Quoted passage:
Segment Open

Overall, epigraHMM showed the highest observed sensitivity among all DPCs while maintaining an observed FDR close to the nominal value across a wide range of nominal FDR levels (Figure 2). Here, the observed FDR is the proportion of windows incorrectly called as differential out of the total number of windows called as differential. Due to the excessive number of false positive DPCs, diffReps, RSEG, and THOR showed higher observed FDR levels than the nominal FDR values (Figure 2). Overall, diffReps and THOR called an excessive number of short and discontiguous peaks while RSEG called regions that were usually wider than the simulated differential peaks and did not correspond to simulated differential enrichment (Figure 2). Regarding the computation time, epigraHMM was among the fastest DPCs due to the efficient RCEM implementation (Figure 2). Other HMM-based algorithms, RSEG and THOR, appeared to be the most computationally intensive and required longer amounts of time to analyze the data. In general, epigraHMM was able to consistently cover most of the true differential regions with broad peaks while exhibiting a limited number of false discoveries (Figure 2; online Appendix C2). Results shown for RSEG do not include 27 cases in which the algorithm failed to analyze the data due to internal errors or called the entire genome as differential. Similar issues of RSEG have been reported by others (Starmer and Magnuson, 2016).

Sequencing read-based simulation from the csaw pipeline. (A) average observed sensitivity and FDR for various methods. (B) Scatter plot of average ratio of called and simulated peaks (y-axis) and number of called peaks intersecting true differential regions (x-axis). (C) Box plot of computing time (in minutes) for various algorithms. (D) An example of DPCs under a nominal FDR control of 0.05. Shaded areas indicate true differential peaks. This figure appears in color in the electronic version of this article, and any mention of color refers to that version.
5 Application to Encode Data
We applied epigraHMM on ChIP-seq data from the ENCODE Consortium to detect differential peaks of several epigenomic marks across multiple cell lines. We analyzed data characterized by broad peaks (H3K36me3, H3K27me3, and EZH2; Section 5.1) and short peaks (CTCF, H3K27ac, and H3K4me3; Section 5.2). Two isogenic replicates of each cell line were used in the analysis. Using RNA-seq data, we assessed the practical significance of our results by associating the detection and classification of differential combinatorial patterns from called peaks with gene expression (Section 5.3; online Appendix D1).
We compared the genome-wide performance of epigraHMM with ChIPComp, csaw, DiffBind, diffReps, RSEG, and THOR. For two-step DPCs, ChIPComp and DiffBind, we used peak calls from MACS2 as candidate peaks (Zhang et al., 2008). Methods were compared in terms of the coverage of differentially enriched genes, the number and average size of DPCs, the log2 fold change (LFC) and Spearman correlation of log2 reads counts mapped onto DPCs, the computation time, and maximum memory utilized. Metrics for sensitivity and specificity were defined on the window level and based on the coverage of differentially enriched genes by called peaks (online Appendix D1). Read counts were computed using non-overlapping windows of 500 and 250 bp for broad and short marks, respectively (see online Appendix D2 for a discussion on window size). Results presented here pertain to the analysis of cell lines Helas3 and Hepg2 (see online Appendix D3 for additional results). Analyses were adjusted by input control samples in methods that are designed to do so (ChIPComp, DiffBind, diffReps, and THOR). We did not observe a significant improvement in performance by accounting for input control effect or GC-content bias with epigraHMM and did not adjust our analyses for these effects (online Appendix B1).

Segment Closed

Collected data:
Segment Open

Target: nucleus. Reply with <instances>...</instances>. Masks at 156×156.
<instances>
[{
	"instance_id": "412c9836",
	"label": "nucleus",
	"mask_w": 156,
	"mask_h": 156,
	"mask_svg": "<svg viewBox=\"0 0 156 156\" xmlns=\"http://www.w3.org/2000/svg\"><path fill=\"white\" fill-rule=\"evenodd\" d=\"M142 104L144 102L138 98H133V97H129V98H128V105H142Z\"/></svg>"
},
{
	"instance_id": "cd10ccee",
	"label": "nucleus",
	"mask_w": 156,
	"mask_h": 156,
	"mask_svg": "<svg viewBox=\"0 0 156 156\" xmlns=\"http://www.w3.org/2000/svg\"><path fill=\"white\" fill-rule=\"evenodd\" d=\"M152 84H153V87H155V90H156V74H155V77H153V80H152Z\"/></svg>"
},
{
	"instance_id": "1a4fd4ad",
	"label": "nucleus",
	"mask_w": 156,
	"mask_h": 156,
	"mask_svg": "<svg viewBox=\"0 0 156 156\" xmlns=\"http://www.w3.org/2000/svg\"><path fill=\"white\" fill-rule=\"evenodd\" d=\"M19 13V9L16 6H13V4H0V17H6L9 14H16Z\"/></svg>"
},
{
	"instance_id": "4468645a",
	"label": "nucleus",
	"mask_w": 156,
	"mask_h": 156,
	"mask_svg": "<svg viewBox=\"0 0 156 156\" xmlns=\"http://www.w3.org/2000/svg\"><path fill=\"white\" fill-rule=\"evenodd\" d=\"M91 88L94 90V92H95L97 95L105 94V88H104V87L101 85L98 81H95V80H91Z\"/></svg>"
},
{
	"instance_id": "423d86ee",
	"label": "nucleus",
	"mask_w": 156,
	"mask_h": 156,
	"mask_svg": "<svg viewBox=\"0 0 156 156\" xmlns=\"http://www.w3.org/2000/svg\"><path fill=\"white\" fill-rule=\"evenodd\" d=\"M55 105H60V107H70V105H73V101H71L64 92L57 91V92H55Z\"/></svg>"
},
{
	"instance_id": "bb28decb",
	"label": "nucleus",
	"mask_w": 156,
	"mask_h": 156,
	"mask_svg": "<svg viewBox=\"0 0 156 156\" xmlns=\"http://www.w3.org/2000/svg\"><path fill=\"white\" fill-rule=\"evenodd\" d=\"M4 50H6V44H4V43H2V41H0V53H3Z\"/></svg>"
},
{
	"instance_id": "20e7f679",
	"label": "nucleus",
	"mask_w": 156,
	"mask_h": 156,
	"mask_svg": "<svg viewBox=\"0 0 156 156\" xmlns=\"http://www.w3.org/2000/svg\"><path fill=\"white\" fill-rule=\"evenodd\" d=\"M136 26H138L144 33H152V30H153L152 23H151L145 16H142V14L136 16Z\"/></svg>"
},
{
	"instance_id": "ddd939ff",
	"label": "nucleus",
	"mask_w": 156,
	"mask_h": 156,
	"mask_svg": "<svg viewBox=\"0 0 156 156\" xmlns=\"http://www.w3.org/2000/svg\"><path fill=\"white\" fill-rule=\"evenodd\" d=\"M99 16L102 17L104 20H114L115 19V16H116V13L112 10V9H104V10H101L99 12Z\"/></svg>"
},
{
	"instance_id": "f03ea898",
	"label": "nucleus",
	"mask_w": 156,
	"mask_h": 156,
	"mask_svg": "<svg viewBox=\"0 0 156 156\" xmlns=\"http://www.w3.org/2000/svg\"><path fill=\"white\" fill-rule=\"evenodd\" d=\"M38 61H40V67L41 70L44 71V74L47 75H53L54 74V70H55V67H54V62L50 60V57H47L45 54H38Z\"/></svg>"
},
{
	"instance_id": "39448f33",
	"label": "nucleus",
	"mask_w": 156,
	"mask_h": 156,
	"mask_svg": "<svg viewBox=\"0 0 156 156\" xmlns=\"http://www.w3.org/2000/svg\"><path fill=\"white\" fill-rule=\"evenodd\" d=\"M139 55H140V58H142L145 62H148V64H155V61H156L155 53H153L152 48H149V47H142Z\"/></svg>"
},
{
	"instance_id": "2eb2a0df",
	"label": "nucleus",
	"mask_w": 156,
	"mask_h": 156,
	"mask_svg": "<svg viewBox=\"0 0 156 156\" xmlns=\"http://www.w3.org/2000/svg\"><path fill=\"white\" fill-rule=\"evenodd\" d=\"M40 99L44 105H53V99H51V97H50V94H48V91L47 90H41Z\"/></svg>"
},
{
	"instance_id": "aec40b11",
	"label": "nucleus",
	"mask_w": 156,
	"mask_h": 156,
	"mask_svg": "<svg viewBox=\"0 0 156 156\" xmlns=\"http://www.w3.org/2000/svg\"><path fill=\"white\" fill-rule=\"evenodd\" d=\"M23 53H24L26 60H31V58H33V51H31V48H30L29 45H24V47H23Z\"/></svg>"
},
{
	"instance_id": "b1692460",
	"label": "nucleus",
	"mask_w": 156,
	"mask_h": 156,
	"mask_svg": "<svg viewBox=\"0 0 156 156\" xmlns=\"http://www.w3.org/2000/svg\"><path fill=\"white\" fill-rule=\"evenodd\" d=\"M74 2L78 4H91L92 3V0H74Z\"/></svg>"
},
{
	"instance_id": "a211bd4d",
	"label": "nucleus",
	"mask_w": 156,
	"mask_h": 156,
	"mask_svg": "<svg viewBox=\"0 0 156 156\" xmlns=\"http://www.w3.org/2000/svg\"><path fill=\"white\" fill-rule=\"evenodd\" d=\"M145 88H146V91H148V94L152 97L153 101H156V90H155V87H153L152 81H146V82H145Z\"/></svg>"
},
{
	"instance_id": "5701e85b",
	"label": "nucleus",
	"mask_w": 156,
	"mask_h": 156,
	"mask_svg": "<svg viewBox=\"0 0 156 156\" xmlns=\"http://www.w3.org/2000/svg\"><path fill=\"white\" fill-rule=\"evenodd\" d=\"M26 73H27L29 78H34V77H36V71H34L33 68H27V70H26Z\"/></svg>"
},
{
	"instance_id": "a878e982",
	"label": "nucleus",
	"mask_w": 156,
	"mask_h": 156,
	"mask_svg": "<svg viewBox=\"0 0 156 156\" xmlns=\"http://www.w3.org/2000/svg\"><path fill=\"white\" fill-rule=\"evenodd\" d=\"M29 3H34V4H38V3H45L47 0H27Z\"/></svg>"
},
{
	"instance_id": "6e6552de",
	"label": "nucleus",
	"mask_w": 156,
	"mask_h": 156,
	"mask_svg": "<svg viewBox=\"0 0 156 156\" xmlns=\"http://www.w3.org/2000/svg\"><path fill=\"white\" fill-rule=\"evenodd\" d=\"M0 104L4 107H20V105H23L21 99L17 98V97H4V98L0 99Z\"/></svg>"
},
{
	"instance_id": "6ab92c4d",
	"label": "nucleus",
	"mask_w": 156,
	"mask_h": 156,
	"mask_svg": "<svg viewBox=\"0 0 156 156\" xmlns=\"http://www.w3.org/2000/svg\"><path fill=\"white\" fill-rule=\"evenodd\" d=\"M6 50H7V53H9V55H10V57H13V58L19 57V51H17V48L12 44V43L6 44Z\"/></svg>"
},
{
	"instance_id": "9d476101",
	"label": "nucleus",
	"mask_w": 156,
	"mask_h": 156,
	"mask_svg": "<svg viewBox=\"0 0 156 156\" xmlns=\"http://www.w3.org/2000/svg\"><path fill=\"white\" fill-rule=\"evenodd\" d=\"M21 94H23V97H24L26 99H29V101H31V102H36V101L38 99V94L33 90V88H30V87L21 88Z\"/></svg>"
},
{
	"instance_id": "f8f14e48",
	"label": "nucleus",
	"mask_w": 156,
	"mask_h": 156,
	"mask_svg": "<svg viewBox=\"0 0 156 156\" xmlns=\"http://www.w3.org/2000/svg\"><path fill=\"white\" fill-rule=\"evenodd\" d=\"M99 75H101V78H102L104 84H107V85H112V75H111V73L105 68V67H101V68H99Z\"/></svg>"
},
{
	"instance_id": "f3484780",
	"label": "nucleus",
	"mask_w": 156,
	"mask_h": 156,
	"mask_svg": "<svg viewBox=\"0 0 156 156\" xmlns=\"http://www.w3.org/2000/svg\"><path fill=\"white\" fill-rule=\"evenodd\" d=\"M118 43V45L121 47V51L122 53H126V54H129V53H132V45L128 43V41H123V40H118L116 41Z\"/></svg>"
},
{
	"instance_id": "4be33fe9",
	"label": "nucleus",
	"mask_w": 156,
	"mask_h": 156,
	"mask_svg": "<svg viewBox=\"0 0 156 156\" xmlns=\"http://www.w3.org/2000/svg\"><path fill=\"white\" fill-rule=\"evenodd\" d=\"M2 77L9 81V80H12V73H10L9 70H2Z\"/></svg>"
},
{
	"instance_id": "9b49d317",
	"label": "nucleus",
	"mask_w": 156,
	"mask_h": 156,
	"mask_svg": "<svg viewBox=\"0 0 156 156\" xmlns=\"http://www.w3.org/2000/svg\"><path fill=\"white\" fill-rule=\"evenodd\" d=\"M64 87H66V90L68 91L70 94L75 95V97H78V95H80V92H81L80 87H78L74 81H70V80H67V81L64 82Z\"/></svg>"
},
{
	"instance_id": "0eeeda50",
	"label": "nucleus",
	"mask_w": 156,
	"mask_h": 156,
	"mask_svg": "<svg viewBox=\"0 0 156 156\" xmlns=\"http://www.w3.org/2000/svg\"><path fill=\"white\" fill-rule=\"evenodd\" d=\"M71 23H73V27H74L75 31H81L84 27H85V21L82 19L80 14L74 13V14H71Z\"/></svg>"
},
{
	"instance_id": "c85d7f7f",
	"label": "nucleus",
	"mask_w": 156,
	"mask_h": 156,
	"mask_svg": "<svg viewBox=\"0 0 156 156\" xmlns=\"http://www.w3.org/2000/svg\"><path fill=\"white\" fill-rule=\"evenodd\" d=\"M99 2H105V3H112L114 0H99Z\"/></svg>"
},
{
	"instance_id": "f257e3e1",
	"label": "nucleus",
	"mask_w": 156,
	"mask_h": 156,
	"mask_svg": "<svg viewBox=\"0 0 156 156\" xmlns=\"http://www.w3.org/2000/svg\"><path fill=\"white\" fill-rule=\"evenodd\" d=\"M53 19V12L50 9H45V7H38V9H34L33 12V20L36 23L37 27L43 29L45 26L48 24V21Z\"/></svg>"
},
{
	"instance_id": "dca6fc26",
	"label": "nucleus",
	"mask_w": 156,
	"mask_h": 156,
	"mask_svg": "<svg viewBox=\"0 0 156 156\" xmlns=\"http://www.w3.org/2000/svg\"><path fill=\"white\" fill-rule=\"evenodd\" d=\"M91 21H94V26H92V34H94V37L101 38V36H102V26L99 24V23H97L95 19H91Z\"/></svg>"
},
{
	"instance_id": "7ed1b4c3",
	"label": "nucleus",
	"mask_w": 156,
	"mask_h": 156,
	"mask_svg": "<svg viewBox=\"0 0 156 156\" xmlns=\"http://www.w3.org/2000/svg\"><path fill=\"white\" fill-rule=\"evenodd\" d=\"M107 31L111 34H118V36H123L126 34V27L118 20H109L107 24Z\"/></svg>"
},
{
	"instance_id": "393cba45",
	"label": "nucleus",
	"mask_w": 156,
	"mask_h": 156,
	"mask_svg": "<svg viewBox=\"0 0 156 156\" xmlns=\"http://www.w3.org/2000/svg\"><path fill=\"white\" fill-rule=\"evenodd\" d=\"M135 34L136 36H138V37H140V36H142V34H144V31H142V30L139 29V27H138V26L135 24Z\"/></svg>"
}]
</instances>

Segment Closed

About this exercise: Retype the epigraHMM text word for word, everything from "5 Application to" down to "5.3; online Appendix D1).". None of these lines is needed for the work here.

Solution for this problem:
5 Application to Encode Data
We applied epigraHMM on ChIP-seq data from the ENCODE Consortium to detect differential peaks of several epigenomic marks across multiple cell lines. We analyzed data characterized by broad peaks (H3K36me3, H3K27me3, and EZH2; Section 5.1) and short peaks (CTCF, H3K27ac, and H3K4me3; Section 5.2). Two isogenic replicates of each cell line were used in the analysis. Using RNA-seq data, we assessed the practical significance of our results by associating the detection and classification of differential combinatorial patterns from called peaks with gene expression (Section 5.3; online Appendix D1).